Low Altitude Himalayan Research
Low altitude landscapes run through the Himalaya, meandering along rivers and emptying out into the Gangetic Plain. They are conduits and passages connecting people, animals, plants, ideas, and imaginations over the Subcontinent and Tibetan Plateau. Most of my research has taken place in the lowlands and pocket valleys of the Nepal Himalaya where I explore the intersections of environment, politics, and society.
Migration across the Hills and Plains has been a feature throughout the Himalaya's human history. I have an enduring interest in migration stories and the relationships between people, place, and environment that are created on the move. I am presently completing two article length manuscripts about mobility and environment in Farwestern Nepal. One focuses on the malarial landscape of Kailali and patterns of mobility in place before eradication in the 1960s. The other focuses on micro-movements of women in relation to seasonal ecologies of grass and fodder species.

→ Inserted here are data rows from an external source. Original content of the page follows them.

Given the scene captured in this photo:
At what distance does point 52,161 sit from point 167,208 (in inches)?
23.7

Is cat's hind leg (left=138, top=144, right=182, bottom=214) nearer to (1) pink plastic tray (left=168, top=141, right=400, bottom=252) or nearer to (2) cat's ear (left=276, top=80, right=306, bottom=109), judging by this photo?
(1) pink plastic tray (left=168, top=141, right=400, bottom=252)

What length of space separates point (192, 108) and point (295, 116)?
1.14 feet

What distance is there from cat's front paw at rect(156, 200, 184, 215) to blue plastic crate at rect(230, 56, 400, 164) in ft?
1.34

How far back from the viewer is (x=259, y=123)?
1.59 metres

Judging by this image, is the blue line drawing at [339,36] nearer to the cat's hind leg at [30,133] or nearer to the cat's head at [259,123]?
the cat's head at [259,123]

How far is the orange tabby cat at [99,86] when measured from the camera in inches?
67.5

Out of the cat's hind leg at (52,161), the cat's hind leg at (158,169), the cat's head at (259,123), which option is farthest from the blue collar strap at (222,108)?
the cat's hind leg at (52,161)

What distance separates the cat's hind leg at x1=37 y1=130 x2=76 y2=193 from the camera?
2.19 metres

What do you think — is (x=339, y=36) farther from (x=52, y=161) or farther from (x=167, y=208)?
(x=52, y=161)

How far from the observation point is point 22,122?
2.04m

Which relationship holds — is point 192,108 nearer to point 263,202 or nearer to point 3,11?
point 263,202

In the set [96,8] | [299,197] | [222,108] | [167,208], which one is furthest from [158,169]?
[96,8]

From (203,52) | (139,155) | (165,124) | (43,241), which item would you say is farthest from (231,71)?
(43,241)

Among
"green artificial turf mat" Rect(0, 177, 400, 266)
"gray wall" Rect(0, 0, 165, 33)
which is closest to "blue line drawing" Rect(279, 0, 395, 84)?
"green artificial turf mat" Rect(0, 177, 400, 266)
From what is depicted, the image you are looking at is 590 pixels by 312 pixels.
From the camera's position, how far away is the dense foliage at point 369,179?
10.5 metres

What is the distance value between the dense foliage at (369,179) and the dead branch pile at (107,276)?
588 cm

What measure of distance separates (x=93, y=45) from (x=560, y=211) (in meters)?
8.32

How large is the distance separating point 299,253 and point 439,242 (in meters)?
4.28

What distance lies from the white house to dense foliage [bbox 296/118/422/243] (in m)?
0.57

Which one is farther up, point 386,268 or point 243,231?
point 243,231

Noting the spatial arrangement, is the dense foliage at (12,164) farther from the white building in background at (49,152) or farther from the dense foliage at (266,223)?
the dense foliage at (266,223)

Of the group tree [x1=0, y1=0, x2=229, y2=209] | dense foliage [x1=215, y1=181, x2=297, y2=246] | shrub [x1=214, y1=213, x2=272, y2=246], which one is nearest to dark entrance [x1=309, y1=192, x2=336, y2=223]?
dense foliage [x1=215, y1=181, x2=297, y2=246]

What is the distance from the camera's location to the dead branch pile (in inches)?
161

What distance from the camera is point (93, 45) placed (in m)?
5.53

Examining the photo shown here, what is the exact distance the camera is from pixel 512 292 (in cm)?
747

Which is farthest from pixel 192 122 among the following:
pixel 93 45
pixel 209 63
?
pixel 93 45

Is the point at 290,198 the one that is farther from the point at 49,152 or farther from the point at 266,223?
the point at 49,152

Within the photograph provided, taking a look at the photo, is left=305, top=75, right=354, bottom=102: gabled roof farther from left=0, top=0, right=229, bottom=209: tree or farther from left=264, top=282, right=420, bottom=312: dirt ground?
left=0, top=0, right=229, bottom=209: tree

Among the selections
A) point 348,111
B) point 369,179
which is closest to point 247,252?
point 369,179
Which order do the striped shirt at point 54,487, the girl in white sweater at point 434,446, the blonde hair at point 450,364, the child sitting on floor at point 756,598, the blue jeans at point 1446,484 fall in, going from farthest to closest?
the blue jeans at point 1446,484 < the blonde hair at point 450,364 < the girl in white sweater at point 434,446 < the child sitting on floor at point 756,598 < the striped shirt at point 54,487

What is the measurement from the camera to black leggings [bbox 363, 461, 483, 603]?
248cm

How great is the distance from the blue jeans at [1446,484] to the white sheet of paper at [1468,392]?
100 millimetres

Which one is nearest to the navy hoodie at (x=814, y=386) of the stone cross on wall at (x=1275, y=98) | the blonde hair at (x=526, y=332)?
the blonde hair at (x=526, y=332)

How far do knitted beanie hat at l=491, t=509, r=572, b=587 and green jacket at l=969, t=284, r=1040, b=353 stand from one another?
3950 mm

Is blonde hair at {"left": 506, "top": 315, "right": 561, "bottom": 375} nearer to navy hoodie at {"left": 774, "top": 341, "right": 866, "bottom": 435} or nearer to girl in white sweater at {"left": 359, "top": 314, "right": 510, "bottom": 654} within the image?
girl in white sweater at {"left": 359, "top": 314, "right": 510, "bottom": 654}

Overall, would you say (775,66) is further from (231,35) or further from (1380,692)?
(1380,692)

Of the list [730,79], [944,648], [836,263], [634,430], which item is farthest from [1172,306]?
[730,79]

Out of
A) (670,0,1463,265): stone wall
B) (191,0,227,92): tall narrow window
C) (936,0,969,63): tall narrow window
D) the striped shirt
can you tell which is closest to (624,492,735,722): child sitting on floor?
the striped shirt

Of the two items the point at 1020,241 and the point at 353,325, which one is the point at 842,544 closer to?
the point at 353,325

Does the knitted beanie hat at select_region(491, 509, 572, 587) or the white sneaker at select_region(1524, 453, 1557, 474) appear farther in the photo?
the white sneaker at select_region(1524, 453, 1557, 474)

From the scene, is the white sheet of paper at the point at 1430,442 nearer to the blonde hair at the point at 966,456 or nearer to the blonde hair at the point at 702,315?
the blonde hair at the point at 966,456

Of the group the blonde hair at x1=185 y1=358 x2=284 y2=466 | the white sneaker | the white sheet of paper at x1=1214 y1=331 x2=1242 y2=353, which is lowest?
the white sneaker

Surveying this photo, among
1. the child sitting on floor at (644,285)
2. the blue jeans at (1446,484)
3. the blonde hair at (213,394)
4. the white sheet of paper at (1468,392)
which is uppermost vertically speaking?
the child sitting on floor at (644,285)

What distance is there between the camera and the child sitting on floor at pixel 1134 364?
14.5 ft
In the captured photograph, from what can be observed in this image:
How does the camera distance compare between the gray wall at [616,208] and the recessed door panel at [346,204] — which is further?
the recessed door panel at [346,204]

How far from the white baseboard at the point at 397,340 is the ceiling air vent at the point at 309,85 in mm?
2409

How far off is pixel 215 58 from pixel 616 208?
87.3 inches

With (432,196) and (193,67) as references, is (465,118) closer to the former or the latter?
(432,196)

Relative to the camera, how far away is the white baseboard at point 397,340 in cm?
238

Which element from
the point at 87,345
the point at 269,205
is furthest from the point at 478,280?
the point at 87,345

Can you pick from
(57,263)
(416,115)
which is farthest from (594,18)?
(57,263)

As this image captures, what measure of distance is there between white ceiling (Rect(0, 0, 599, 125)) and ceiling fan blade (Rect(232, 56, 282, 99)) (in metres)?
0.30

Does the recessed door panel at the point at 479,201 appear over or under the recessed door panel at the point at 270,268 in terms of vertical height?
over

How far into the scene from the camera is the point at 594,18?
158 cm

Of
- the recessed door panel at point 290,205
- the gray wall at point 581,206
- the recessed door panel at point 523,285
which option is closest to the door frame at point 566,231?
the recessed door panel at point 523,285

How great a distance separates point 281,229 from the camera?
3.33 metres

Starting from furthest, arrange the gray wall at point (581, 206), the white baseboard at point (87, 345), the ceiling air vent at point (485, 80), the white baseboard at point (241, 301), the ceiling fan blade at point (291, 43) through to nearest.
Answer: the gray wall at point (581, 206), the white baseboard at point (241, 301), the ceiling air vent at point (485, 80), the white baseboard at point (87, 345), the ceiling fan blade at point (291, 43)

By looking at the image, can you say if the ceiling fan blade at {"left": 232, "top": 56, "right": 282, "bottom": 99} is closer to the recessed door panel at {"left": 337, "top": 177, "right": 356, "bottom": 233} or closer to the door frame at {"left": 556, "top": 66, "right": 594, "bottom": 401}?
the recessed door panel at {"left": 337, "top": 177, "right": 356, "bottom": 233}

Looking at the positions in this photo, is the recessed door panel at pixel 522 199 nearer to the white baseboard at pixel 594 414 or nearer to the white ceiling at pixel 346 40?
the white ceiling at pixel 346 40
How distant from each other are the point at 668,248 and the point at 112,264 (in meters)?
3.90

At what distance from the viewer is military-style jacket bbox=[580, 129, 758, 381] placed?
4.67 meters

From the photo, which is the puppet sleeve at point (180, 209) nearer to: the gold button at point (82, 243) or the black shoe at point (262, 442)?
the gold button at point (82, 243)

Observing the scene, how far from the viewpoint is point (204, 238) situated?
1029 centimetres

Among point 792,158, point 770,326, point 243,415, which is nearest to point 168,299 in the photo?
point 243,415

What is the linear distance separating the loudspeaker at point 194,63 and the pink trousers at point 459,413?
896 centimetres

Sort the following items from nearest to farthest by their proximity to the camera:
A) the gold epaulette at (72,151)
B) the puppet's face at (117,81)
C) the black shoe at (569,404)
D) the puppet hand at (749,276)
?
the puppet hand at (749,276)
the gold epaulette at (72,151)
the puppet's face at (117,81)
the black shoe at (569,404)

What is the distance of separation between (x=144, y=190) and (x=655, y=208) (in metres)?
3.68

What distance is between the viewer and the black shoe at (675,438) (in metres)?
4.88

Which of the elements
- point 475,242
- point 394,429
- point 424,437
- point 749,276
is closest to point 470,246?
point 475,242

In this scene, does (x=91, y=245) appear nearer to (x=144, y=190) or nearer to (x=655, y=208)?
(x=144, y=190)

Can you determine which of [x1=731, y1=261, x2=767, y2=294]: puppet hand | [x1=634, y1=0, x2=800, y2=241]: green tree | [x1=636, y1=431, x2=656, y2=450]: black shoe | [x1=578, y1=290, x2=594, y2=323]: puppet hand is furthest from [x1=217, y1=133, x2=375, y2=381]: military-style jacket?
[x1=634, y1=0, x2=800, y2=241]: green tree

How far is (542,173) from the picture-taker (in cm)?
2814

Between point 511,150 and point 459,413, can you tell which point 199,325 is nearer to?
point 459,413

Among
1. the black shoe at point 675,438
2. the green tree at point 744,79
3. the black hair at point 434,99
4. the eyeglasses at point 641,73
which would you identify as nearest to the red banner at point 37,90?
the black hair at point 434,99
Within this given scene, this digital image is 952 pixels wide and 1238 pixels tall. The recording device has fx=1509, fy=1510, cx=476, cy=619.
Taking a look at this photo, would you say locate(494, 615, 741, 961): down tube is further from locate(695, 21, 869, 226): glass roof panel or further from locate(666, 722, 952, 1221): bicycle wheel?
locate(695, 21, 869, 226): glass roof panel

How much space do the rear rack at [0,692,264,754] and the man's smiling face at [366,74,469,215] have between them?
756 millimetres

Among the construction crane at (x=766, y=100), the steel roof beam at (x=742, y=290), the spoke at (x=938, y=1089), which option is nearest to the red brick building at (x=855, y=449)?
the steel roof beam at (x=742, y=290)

Lower altitude areas are associated with an ease of life in comparison to the hills. Flat topography, access to roads, services, and schools, availability of water for drinking and irrigation, and ability to grow rice and vegetable crops are amongst the many reasons cited for why the lowlands are a comfortable place to live. I am interested in how the accoutrements of life in the lowlands signals modernity in the Himalaya region and what effects lowland sociality and politics play in the production of Himalayan futures.